When President Trump announced his candidacy in June 2015, he made clear his disdain for Latinos. He said immigrants from Mexico were rapists and criminals. He later called immigrants killers. He even criticized his Republican opponents for being able to speak Spanish.

So it’s no surprise that his administration now wants to include a question on the 2020 Census that asks about citizenship status. His goal is to divide, not unite, and this is just his latest attempt to tear apart our communities.

An accurate census of all people, both citizens and non-citizens, is critical to our democracy. It determines how legislative districts are drawn, government programs are administered and federal funds are distributed.

Asking about immigration status could severely limit participation in Latino communities, leading to a drastic undercount. Immigrants, especially those in mixed-status households, would be less likely to respond out of fear that any information gathered would be used by immigration officials to target them or their families.

This would be a serious problem for areas like Los Angeles, where immigrants make up nearly 40 percent of the city’s population. An inaccurate count would not only jeopardize federal funding for the city, it would also reduce the approximately $105 billion the state receives each year from the federal government.

The Justice Department claims the citizenship question is essential to enforce the Voting Rights Act. But that information is already collected through the American Community Survey, a longer survey sent to more than 3.5 million households each year.
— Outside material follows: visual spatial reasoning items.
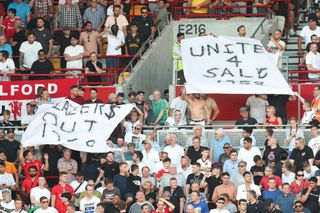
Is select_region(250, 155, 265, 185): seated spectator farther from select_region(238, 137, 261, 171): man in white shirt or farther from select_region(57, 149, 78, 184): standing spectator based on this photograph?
select_region(57, 149, 78, 184): standing spectator

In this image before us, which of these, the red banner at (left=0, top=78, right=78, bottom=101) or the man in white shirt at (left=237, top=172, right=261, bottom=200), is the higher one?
the red banner at (left=0, top=78, right=78, bottom=101)

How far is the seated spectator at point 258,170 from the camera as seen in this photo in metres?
42.1

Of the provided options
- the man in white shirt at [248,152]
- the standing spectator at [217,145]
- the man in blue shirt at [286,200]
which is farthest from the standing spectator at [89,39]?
the man in blue shirt at [286,200]

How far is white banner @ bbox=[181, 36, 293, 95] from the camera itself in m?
45.0

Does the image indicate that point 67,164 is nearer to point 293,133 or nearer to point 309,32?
point 293,133

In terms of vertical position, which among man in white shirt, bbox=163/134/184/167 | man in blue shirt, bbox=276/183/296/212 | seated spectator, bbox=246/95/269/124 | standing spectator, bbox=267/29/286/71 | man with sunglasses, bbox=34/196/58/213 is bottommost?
man with sunglasses, bbox=34/196/58/213

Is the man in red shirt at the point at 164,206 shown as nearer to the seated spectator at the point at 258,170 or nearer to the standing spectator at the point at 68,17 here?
the seated spectator at the point at 258,170

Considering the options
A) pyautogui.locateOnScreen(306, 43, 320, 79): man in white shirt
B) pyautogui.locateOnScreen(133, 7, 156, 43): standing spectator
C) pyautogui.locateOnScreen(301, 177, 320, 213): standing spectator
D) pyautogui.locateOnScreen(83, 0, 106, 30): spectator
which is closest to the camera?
pyautogui.locateOnScreen(301, 177, 320, 213): standing spectator

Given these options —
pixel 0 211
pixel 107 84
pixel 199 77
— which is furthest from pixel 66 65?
pixel 0 211

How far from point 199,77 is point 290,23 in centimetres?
496

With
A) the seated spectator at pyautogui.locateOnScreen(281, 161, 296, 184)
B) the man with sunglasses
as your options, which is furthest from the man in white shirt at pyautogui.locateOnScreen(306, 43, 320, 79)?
the man with sunglasses

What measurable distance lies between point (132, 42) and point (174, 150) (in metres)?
5.92

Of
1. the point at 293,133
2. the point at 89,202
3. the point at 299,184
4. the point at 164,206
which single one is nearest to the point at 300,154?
the point at 299,184

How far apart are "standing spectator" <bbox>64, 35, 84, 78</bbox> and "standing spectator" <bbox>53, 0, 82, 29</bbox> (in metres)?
1.66
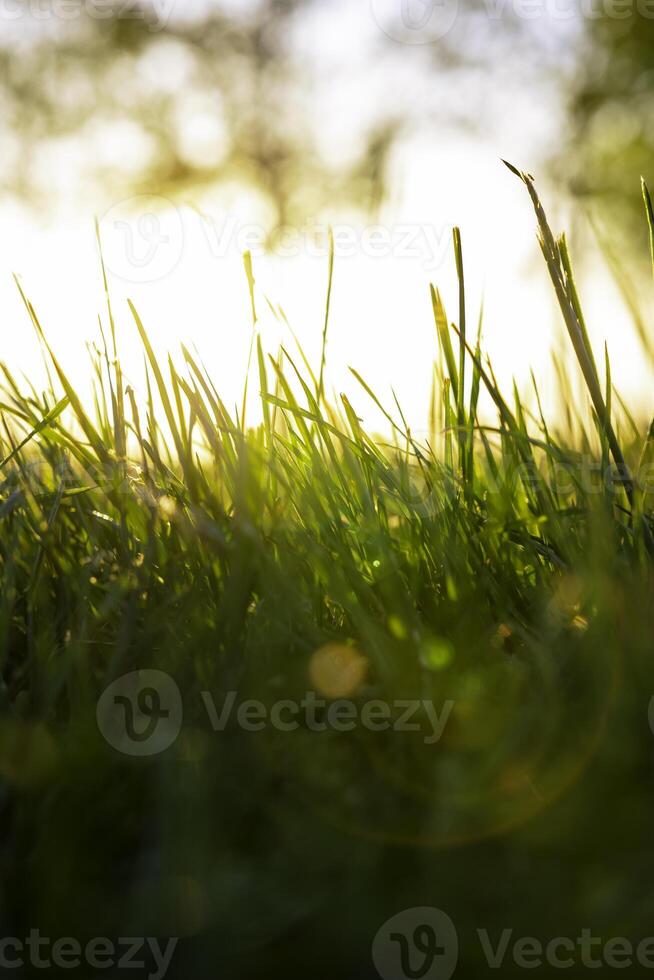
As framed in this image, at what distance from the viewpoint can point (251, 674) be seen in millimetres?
756

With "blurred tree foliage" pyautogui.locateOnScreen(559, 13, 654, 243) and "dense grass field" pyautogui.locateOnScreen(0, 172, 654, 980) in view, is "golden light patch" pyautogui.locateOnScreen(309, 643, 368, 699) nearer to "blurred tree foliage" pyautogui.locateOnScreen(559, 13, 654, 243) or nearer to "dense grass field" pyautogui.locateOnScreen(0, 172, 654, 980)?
"dense grass field" pyautogui.locateOnScreen(0, 172, 654, 980)

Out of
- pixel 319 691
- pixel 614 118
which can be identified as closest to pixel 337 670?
pixel 319 691

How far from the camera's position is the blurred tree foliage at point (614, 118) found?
1608cm

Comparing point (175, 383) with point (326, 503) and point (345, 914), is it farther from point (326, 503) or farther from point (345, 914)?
point (345, 914)

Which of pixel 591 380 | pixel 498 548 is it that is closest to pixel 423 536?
pixel 498 548

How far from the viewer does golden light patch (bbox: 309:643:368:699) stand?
0.75m

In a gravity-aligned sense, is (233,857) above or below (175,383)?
below

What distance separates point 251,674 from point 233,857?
21cm

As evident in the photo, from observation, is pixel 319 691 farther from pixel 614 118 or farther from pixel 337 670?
pixel 614 118

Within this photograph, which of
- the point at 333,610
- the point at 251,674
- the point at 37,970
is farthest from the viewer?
the point at 333,610

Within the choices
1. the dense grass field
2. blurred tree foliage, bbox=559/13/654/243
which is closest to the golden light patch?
the dense grass field

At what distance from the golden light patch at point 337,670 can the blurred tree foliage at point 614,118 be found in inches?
673

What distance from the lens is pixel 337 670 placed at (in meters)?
0.79

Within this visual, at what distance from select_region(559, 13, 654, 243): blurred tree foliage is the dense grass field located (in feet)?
55.1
Further, the administration’s considerable opposition to voting rights and the fact that no leading civil rights groups have asked to include this question casts serious doubt on the veracity of the department’s claims.

If the Justice Department is successful, it would have sweeping repercussions across our entire country. The damage would be particularly hard felt in states like California with large minority and immigrant populations.

An inaccurate count would deprive our communities of federal funds to which they’re rightly entitled, affecting everything from local school boards and non-profits to Fortune 500 companies and small businesses.

Even worse, it could cause us to wrongly lose Congressional seats, eroding the core of our representative democracy.

Commerce Secretary Ross, who oversees the Census Bureau, has said that he’s in favor of an “efficient 2020 Census that provides a full, fair, and accurate count of everyone living in this country.” That will only happen if he rejects the Justice Department’s request.